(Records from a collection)
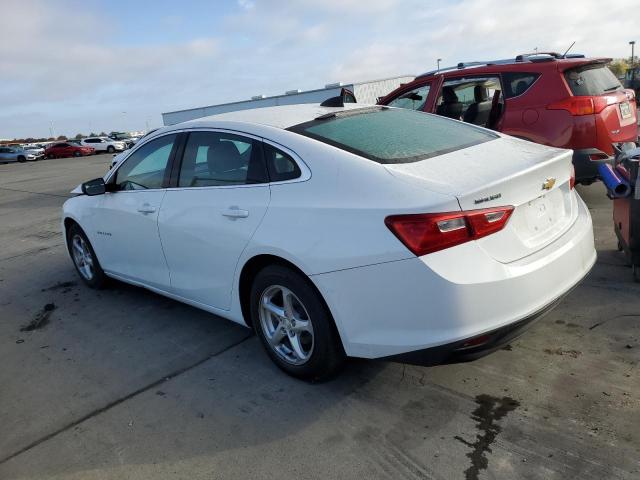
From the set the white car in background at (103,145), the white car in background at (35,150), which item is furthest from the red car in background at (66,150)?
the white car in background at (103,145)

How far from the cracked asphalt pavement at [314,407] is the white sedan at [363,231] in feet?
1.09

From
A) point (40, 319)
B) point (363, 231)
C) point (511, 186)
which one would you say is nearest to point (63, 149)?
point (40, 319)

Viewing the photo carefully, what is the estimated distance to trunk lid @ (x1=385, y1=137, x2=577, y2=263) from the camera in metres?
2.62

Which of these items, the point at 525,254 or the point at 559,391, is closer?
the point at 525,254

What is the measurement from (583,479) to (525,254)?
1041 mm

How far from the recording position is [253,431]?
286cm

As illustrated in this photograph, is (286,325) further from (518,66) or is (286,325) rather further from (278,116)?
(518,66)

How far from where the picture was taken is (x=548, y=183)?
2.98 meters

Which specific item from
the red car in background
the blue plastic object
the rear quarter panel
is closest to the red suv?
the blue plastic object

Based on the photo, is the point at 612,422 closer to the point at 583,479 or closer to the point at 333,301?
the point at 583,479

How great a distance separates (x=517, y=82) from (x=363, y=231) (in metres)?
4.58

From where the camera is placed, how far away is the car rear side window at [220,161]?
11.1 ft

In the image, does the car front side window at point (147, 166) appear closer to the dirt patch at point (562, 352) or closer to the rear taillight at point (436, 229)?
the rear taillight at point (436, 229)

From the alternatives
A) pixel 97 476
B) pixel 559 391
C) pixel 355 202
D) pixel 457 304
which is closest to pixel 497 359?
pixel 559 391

### Request
Rewrite the records starting with the line containing "How far from the cracked" and going on through the end of the records, replacing "closer" with "nearer" and leaving everything else unchanged.

### The completed task
How far from the cracked asphalt pavement at [314,407] is the white sedan at [363,231] in feet?
1.09

From
A) point (40, 319)
B) point (363, 231)
C) point (511, 186)
which one would you say is nearest to point (63, 149)?
point (40, 319)

Viewing the photo carefully, what is the estimated distance to trunk lid @ (x1=385, y1=137, x2=577, y2=263) from the camera in metres?
2.62

Which of these items, the point at 525,254 or the point at 559,391, is nearer?
the point at 525,254

What is the measurement from (583,479) to (525,254)?
1041 mm

How far from the recording position is [253,431]?
286cm

As illustrated in this photograph, is (286,325) further from (518,66) or is (286,325) rather further from (278,116)?
(518,66)

How far from where the picture was taken is (x=548, y=183)?
2.98 meters

Which specific item from
the red car in background
the blue plastic object
the rear quarter panel
is closest to the red suv?
the blue plastic object

Based on the photo, is the point at 612,422 nearer to the point at 583,479 or nearer to the point at 333,301?
the point at 583,479

How great a distance separates (x=517, y=82) from (x=363, y=231) (in metres)?
4.58

From where the camera is placed, how far away is the car rear side window at [220,161]?
11.1 ft

In the image, does the car front side window at point (147, 166) appear nearer to the dirt patch at point (562, 352) or nearer to the rear taillight at point (436, 229)?
the rear taillight at point (436, 229)

From the alternatives
A) pixel 97 476
B) pixel 559 391
C) pixel 355 202
D) pixel 457 304
which is closest to pixel 497 359?
pixel 559 391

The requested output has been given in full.